- _Directions_
In the copy of these records, include no pictures and change nothing else.

- _The records_
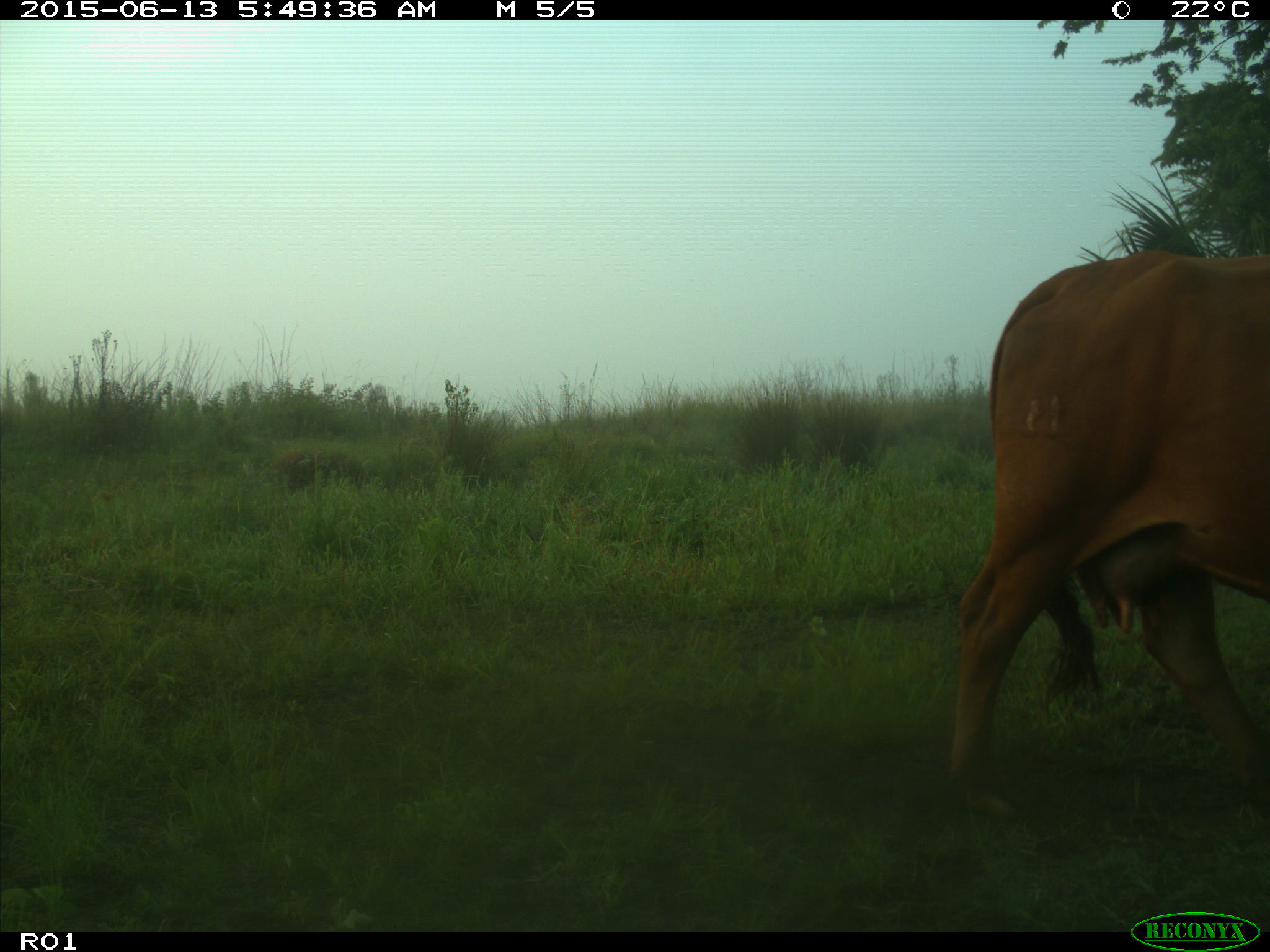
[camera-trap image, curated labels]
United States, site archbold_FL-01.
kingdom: Animalia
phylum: Chordata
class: Mammalia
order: Artiodactyla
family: Bovidae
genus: Bos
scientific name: Bos taurus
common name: domestic cow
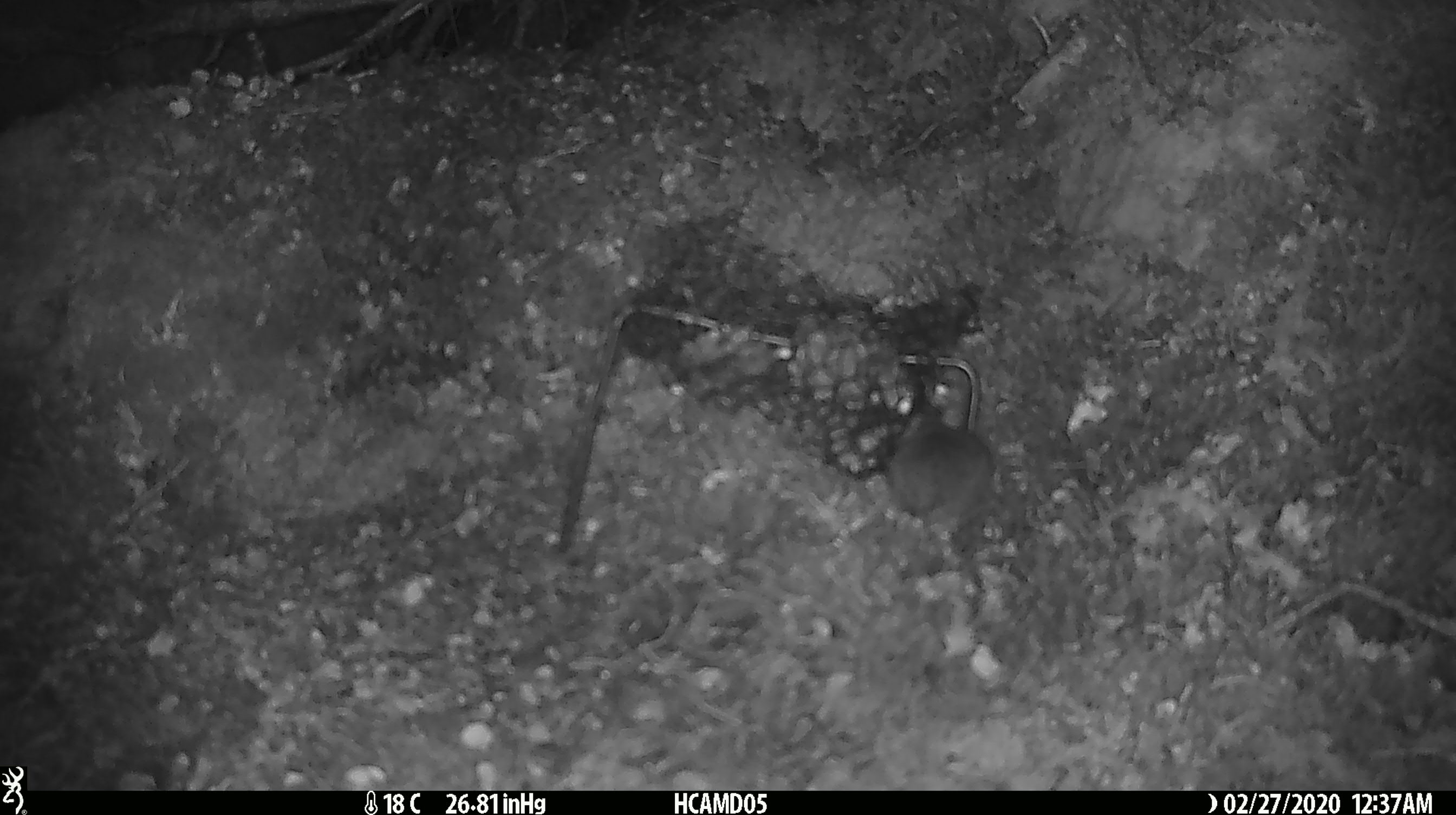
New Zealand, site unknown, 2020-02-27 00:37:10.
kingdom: Animalia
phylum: Chordata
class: Mammalia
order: Rodentia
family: Muridae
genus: Mus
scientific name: Mus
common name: mouse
Mouse (Mus).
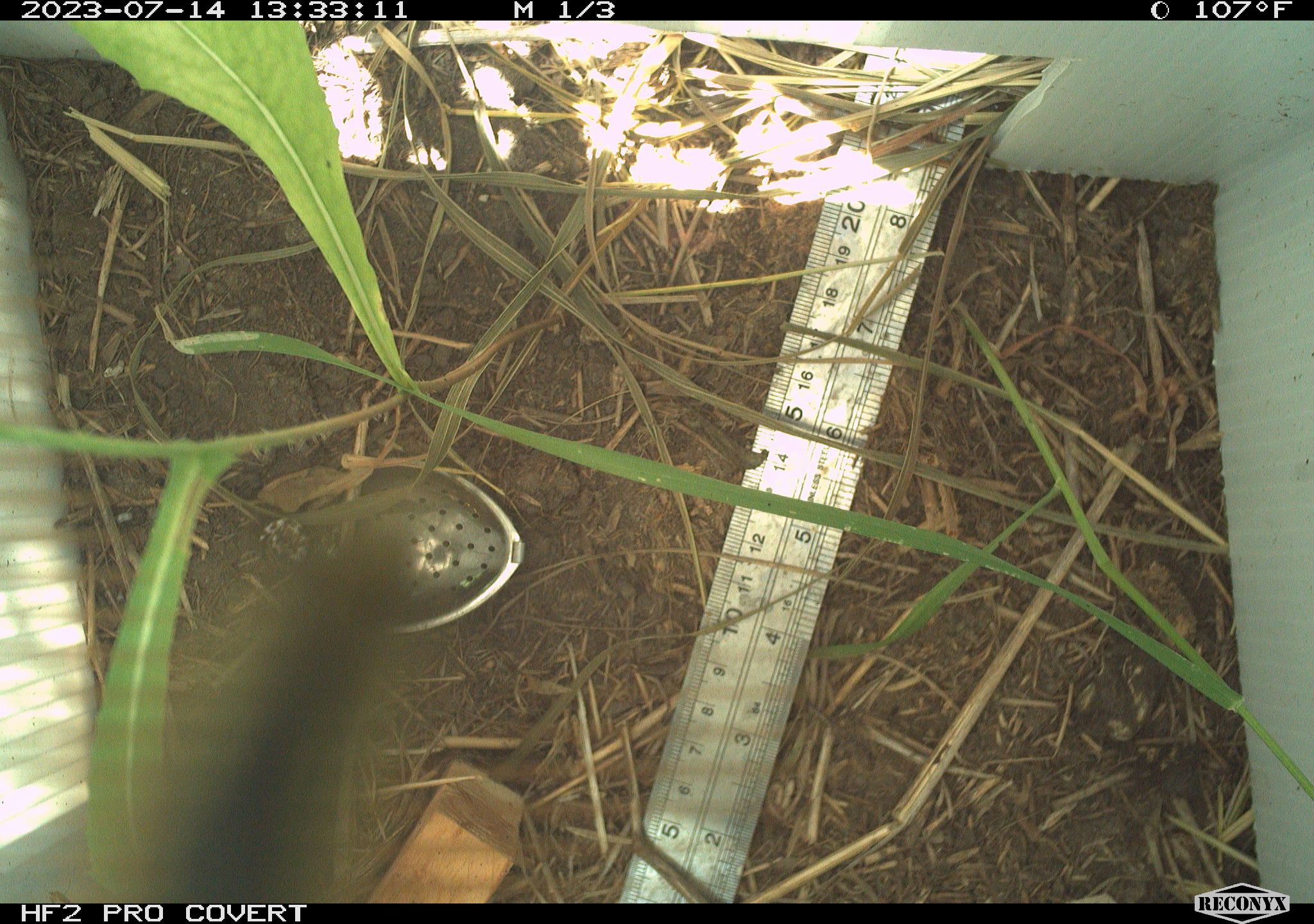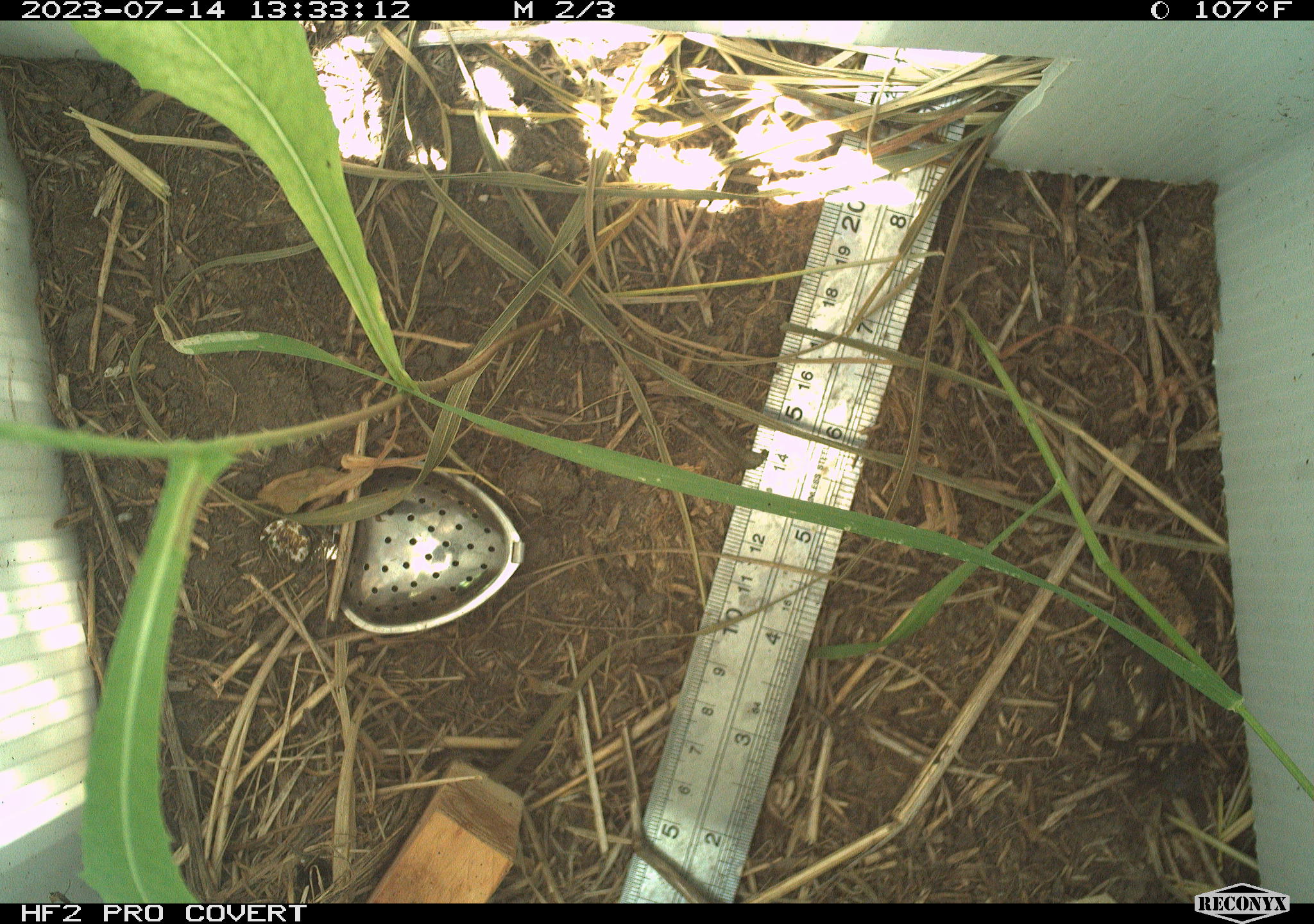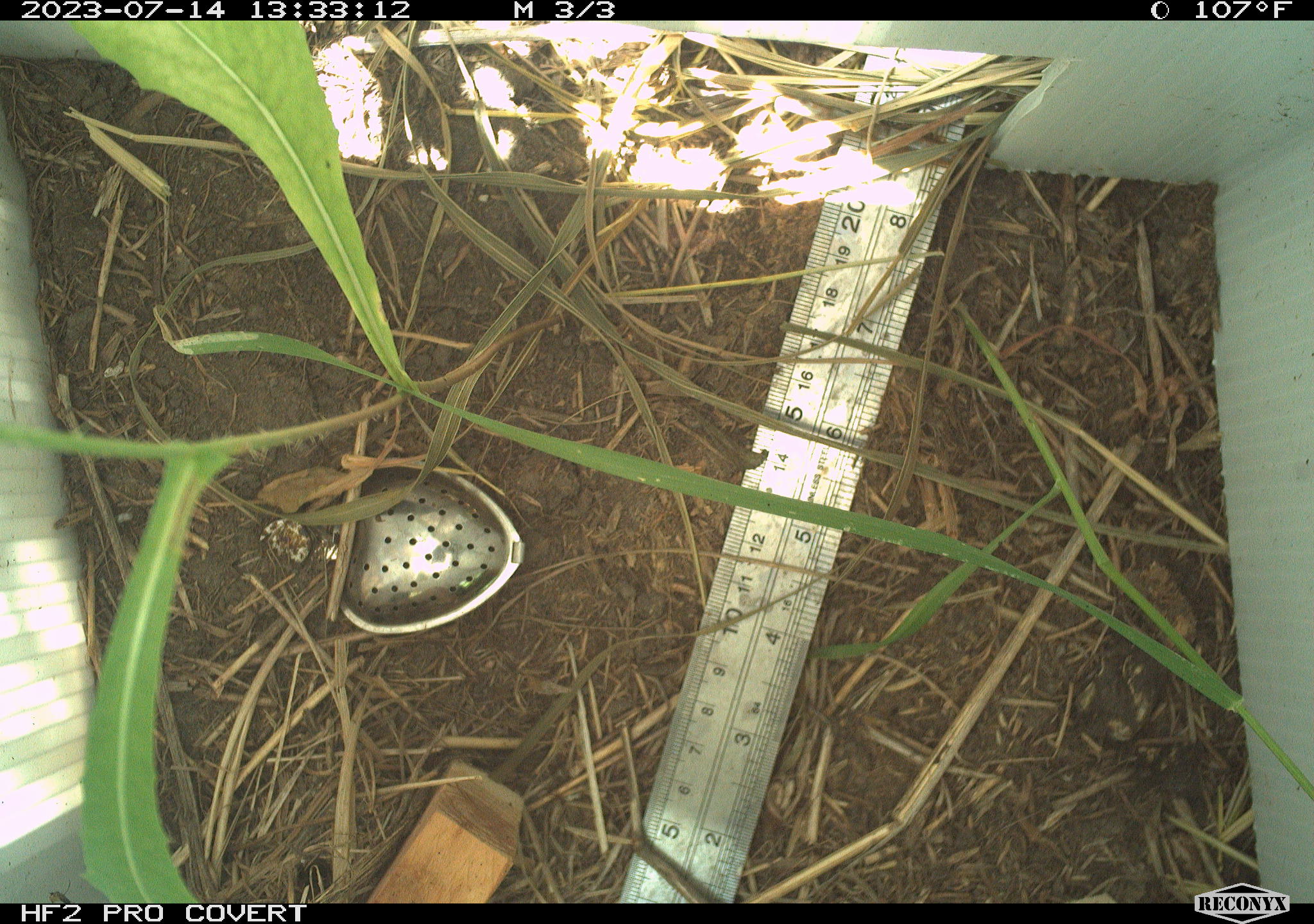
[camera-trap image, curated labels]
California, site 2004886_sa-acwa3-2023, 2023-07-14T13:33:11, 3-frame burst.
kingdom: Animalia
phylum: Arthropoda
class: Insecta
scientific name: Insecta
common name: insect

- _Response below_
[camera-trap image, curated labels]
United States, site archbold_FL-01.
kingdom: Animalia
phylum: Chordata
class: Mammalia
order: Artiodactyla
family: Bovidae
genus: Bos
scientific name: Bos taurus
common name: domestic cow
New Zealand, site unknown, 2020-02-27 00:37:10.
kingdom: Animalia
phylum: Chordata
class: Mammalia
order: Rodentia
family: Muridae
genus: Mus
scientific name: Mus
common name: mouse
Mouse (Mus).
[camera-trap image, curated labels]
California, site 2004886_sa-acwa3-2023, 2023-07-14T13:33:11, 3-frame burst.
kingdom: Animalia
phylum: Arthropoda
class: Insecta
scientific name: Insecta
common name: insect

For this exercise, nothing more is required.